Politically correct language is when the laws are rewritten in order to make sure they don’t
exclude people from it. An example would be a law changing the words father and mother and replacing
them with gender-neutral parent. This allows men, women, and people who identify differently to be
included rather than the law just including men and women while making others feel excluded and/or
offended. Although, Vree, the author of an essay read for an in-class paideia, believes that by using
politically correct language that people are being limited in ways to express themselves by using their
words. “What we are witnessing in Washington and across the nation and world, as in Oceania, is the
manipulation of language in the service of a broader socio-political agenda that is dependent on
socio-psychological engineering” (Vree 2013). This means that we are living under a Big Brother-type of
government where we are no longer able to say certain words, taking away our right to freedom of
speech. But that is one way to look at it.

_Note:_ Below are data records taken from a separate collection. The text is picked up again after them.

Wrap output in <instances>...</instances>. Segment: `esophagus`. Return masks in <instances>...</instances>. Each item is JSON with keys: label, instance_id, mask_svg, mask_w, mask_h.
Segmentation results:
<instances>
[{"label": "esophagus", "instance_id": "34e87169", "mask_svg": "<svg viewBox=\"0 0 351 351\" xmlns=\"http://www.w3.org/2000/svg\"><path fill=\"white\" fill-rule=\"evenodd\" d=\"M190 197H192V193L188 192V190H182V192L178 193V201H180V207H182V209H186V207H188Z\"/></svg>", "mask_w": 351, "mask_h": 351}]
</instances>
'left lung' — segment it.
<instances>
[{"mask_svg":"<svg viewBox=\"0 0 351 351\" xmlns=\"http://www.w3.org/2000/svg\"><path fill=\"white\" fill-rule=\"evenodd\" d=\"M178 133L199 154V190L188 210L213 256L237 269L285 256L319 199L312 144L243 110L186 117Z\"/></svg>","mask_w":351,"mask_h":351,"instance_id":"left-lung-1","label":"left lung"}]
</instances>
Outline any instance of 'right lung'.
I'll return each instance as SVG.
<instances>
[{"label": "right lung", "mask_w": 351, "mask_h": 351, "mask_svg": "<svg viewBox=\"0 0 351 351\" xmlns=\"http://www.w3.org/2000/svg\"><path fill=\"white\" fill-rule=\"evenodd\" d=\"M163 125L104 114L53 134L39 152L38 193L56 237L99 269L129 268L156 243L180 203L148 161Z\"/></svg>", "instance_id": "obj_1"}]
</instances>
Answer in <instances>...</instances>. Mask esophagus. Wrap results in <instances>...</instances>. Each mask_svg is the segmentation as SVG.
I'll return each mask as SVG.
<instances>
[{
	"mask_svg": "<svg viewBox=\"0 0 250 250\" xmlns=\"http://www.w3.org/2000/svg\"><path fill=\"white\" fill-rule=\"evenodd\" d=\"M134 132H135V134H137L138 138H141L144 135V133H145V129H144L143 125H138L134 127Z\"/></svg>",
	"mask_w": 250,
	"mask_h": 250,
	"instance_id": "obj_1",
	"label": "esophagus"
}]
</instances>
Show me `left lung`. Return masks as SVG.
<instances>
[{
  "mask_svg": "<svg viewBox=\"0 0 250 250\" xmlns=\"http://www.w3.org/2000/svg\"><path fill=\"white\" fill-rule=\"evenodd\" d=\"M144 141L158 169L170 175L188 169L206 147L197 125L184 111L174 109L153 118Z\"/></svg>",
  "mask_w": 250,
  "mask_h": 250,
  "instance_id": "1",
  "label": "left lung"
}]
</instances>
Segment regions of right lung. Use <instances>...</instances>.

Other people, like Orwell, would most likely agree that by using politically correct language that
we are expanding our vocabulary and our ways to express ourselves. As stated in New Statesman, a
left-biased website, “​You don’t have to be a gender theorist to understand that if we have only two ways
of referring to human beings - “he” or “she” - we will grow up thinking of people as divisible into those
two categories and nothing more.​” What Laurie Penny, the author of the post, is saying is that if we only
have words such as “he” or “she” to describe people then they will believe that they have to identify as
only a he or she, which is a logical fallacy. False dichotomy, giving two choices in an argument when
there are actually multiple to choose from. In this case, it would be giving the options of “he” or “she”
when you could actually be a he, she, they, ze, and e, but there are probably a ton more to choose from.

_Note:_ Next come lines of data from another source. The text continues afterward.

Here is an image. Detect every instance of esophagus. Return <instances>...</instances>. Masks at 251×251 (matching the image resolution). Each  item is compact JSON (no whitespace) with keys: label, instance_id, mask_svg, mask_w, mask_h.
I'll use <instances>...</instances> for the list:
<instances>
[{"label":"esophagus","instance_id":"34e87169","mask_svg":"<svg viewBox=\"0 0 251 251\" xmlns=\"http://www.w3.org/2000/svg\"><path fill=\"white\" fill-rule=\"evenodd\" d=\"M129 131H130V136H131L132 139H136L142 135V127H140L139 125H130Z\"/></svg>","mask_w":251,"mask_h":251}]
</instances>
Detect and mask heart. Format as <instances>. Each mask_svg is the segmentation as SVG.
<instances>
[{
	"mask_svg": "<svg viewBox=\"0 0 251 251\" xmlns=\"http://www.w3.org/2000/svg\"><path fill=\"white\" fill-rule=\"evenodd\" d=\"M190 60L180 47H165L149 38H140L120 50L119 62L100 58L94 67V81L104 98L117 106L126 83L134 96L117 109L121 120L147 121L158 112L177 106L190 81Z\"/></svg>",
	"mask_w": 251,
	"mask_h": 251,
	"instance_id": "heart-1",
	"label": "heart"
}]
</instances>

The justification of saying that by using gender neutral terms society is limiting the ways humans
can express themselves is invalid because it actually allows more people to identify themselves as they
choose and it should not affect the way those who aren’t being oppressed live, which is why George
Orwell agrees that politically correct language is the way society will better itself. In “1984,” the people
of Oceania are being limited to what words they can use only because the government wants people to be
less educated and more dull. By using politically correct language, humans are expanding their
knowledge on how to refer to other people and how to include them in any way possible to make them
feel equal, just as they should. By using politically correct language people are actually being more
educated and equal to one another with freedom, unlike in Oceania where words are limited to make
society a strict place where the citizens feel incarcerated.